Negligent training occurs when an employer fails to provide sufficient training to allow an employee to perform their job safely. This may occur if a worker is under-trained, or if their supervisor or trainer fails to follow proper training procedures. Negligent training can also occur if the company’s training procedures themselves fall below the common safety standard for that particular industry.
In most cases, to prove negligent training, it must be proven that the employer knew, or had reason to know, that an employee was receiving insufficient training, or that the type of training they received would subject the worker to future injury. Liability for negligent increases if the under-trained worker injures themselves or others during the course of employment, especially the conduct is the direct result of their training.
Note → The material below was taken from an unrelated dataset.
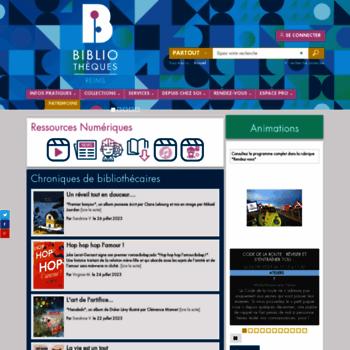 Bm-reims.fr thumbnail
Various parties can be held liable for negligent training, including supervisors, directors, and persons who are in charge of or involved with an employee’s training. Some common examples of negligent training include:
- Knowingly skipping important safety steps during the training process
- Failing to provide proper safety equipment or tools or instructing an employee not to use proper safety equipment
- Teaching techniques or procedures that are different from required practices for that industry
- Allowing an untrained person to provide the training for another worker
- Negligent instructions or practices contained in an employee training guide or employee handbook
- Falsifying an employee’s credentials or certifications
Negligent training can also be found if a supervisor recognizes a gap or shortcoming in the employee’s training, yet fails to provide correction or instruction. Lastly, negligent training can also involve improper or inappropriate instruction. For instance, an employer might be held liable for negligent training if they instruct an employee to act in ways that constitute harassment or workplace violence.
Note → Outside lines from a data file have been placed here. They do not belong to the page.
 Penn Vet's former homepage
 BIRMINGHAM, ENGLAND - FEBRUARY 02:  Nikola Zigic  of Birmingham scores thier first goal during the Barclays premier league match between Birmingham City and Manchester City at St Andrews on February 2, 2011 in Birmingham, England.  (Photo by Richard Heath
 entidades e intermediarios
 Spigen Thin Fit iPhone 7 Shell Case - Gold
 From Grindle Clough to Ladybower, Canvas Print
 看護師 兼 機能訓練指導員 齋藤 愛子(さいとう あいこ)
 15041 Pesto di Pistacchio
Negligent training claims can result in a lawsuit against an employer or against the business. In such lawsuits, a monetary damages award is often issued to the injured or affected party. This can cover losses such as those associated with hospital bills, medical expenses, and other costs.
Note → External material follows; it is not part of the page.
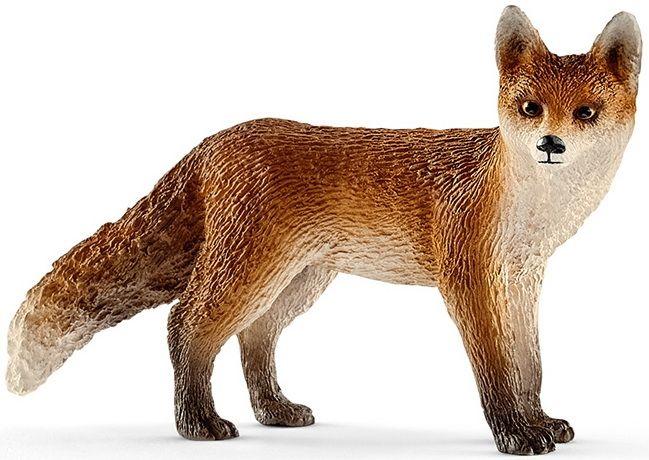 Schleich SCHLEICH 14782 - Fox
Other remedies can result as well. For instance, if an employee was fired or terminated due to insufficient training, they may be reinstated to their job and provided with the proper training if the termination was the result of negligent training. In cases where the negligence is widespread in the company, the business may be required to adjust their safety procedures and their guidelines in employee handbooks.
Negligent training lawsuits can be complex and may require the assistance of an attorney. It may be in your best interests to hire an employment law attorney if you need help with a negligent training claim. Your attorney will be able to provide you with legal assistance, research, and representation for your case.